Masih mengurai halaman 7 dan secuil ke 8, atau tiga paragraf awal. Selain Jassin membikin titik-titik pemberhentian nan jitu di tubuh satuan kalimat, disusul rangkaian tepat sulit terbantah, lantaran seimbangnya membentangi pepokok soal, mendedah wajah masalah yang dihadapi. Sekali lagi, wewaktu perevisian yang jenak mematangkan; yang bisa jadi buku itu digarap tidak lama selepas CA ke alam kubur, disisi bahan-bahan lawas hasil penyelidikannya, dan atau genap tujuh tahun kerja teramat berat menyelidiki hingga banyak ditemukan, atau memilah mana saja sajak-sajak CA yang asli, saduran, pun yang lantas didudukkan sebagai terjemahan. Di sinilah bukti Jassin sangat mencintai dunia sastra, meluangkan waktu selebar-luasnya, bertekun-tekun dalam keleluasaan pencariannya, jauh lebih jeli daripada Pamusuk Eneste, editor buku Chairil Anwar, “Aku Ini Binatang Jalang,” Gramedia, November 1986, yang tak lagi memasukkan sajak “Biar Malam” pada cetakan kedua, karena kepergok hasil terjemahan dari karyanya W.H. Auden yang bertitel “Song IV.”

***

Dengan kekhusyukan penelusuran mendalam serta sikap kehati-hatian atas pemilihan kata ketika mengurai langgam penelitian, iramanya didengar pancaindra pembaca menjelma keniscayaan seolah tak terbantah. Contoh di halaman 11 tertuang: “Chairil bukan seorang jang lantjar membuat sadjak dalam pengertian bahwa dia dengan mudah menulis sadjak. Ini ternjata dari hasilnja jang dalam 6 1/2 (enam setengah) tahun hanja berdjumlah kira-kira 70 sadjak.” Kata “kira-kira” inilah cerminan perilaku hati-hati, meski sebelumnya lama bersuntuk mengarungi lelipatan penyelidikan seperti tertera di halaman 8: “...Ternjata bahwa selama tahun 1942 sampai 1949 Chairil telah membuat 69 sadjak asli, 4 sadjak saduran, 10 sadjak terdjemahan, 6 prosa asli dan 4 prosa terdjemahan, sama sekali djadi 93 tulisan.” Dan mengenai jumlah “kira-kira 70 sadjak” (asli) tersebut diperoleh tambahan data dari buku karangan S. Mundingsari, “Manusia sebagai Pengarang” djilid I, Penerbit Pena 1953, halaman 97 yang mencantumkan sadjak bertitel “Kuda Djalang.” Ini juga wujud kehati-hatian istimewa di dalam memoles paragraf sebelumnya, di halaman 7 tertoreh kalimat: “Pada hemat saja sekalipun misalnja ditemui semua hasil-hasil Chairil Anwar plagiat, tak dapat disangkal bahwa lepas dari soal itu, ia sebagai penerdjemah, masih berjasa telah membaharui persadjakan Indonesia sesudah perang jang njata lain dari jang tertjapai sebelum perang.”
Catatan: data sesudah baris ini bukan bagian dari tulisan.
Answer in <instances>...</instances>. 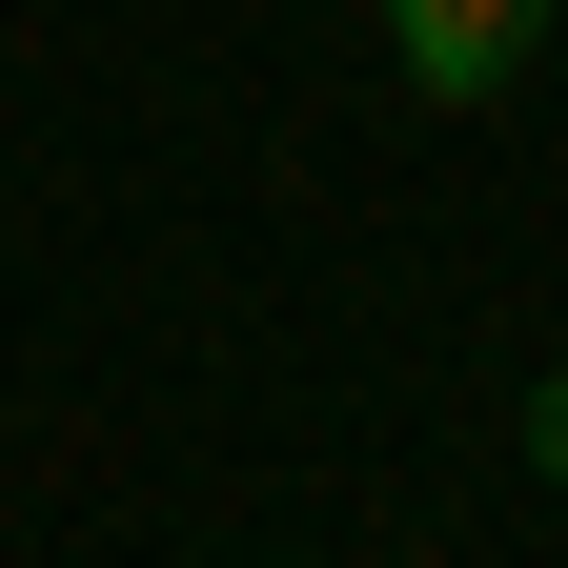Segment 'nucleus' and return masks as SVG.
Instances as JSON below:
<instances>
[{"label": "nucleus", "instance_id": "nucleus-1", "mask_svg": "<svg viewBox=\"0 0 568 568\" xmlns=\"http://www.w3.org/2000/svg\"><path fill=\"white\" fill-rule=\"evenodd\" d=\"M528 21H548V0H386V61H406L426 102H487L528 61Z\"/></svg>", "mask_w": 568, "mask_h": 568}, {"label": "nucleus", "instance_id": "nucleus-2", "mask_svg": "<svg viewBox=\"0 0 568 568\" xmlns=\"http://www.w3.org/2000/svg\"><path fill=\"white\" fill-rule=\"evenodd\" d=\"M528 467H548V487H568V366H548V386H528Z\"/></svg>", "mask_w": 568, "mask_h": 568}]
</instances>
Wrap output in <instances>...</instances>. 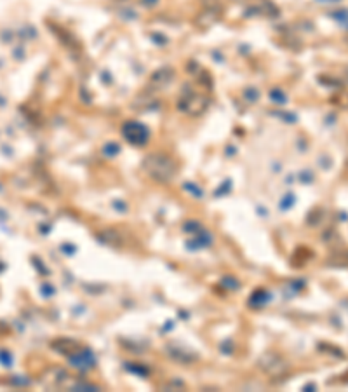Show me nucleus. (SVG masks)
Wrapping results in <instances>:
<instances>
[{"mask_svg": "<svg viewBox=\"0 0 348 392\" xmlns=\"http://www.w3.org/2000/svg\"><path fill=\"white\" fill-rule=\"evenodd\" d=\"M145 169L148 171L150 176H153V178L157 180H162V182H166V180H169L171 176L176 173V169H174V162L171 161L169 157H166V155H150L148 159L145 161Z\"/></svg>", "mask_w": 348, "mask_h": 392, "instance_id": "obj_1", "label": "nucleus"}]
</instances>
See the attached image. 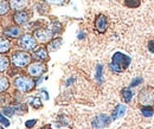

Dan sepeninggal CA ke alam keabadian, karya-karyanya kian meledak menjelma perbincangan serius setelah terbit antologi tunggal: “Deru tjampur Debu,” Penerbit Pembangunan 1949, disusul “Kerikil Tadjam dan jang terampas dan jang putus,” Pustaka Rakjat 1949, lantas tahun berikutnya antologi sajak bersama Asrul Sani dan Rivai Apin bertitel “Tiga Menguak Takdir,” Balai Pustaka 1950. Ketiga buku tersebut terus saja menjadi acuan, pedoman, dan memanen perdebatan di media, lantaran ditemukan karya-karya saduran pula terjemahan atas karangan CA. Dan terbitnya buku H.B. Jassin yang sedang dibicarakan ini seolah tabuhan gong penutup polemik meski terus ada yang mempertentangkan, memperkarakan, kemudian lebih banyak tulisan Jassin yang menjadi papan penerang jalan. Jassin terus saja mengawal karir kepenyairan almarhum Chairil sampai tutup usianya di penghujung abad ke 20 (Hans Bague Jassin lahir di Gorontalo, Sulawesi Utara, 31 Juli 1917, dan meninggal dunia di Jakarta, 11 Maret 2000).

***

Dari kepulauan Indonesia Timur, Yohanes Sehandi dalam esainya memberitakan kesaksian Chairil Anwar dan W.S. Rendra berjudul: “Yesus di Salib, Menurut Penyair Besar Indonesia,” Pos Kupang 29/8/2019 menyebutkan: “Menurut kritikus H.B. Jassin dalam bukunya Chairil Anwar, Pelopor Angkatan 45 (1982, cetakan ke-5, halaman 49), Nasrani Sejati dan Pemeluk Teguh yang dimaksudkan Chairil adalah WJS Poerwadarminta, seorang ilmuwan bahasa dan tokoh Katolik yang dikenal Chairil Anwar pada masa pendudukan Jepang 1940-an. Karya monumental Poerwadarminta adalah buku Kamus Umum Bahasa Indonesia dan buku Bahasa Indonesia untuk Karang-Mengarang.”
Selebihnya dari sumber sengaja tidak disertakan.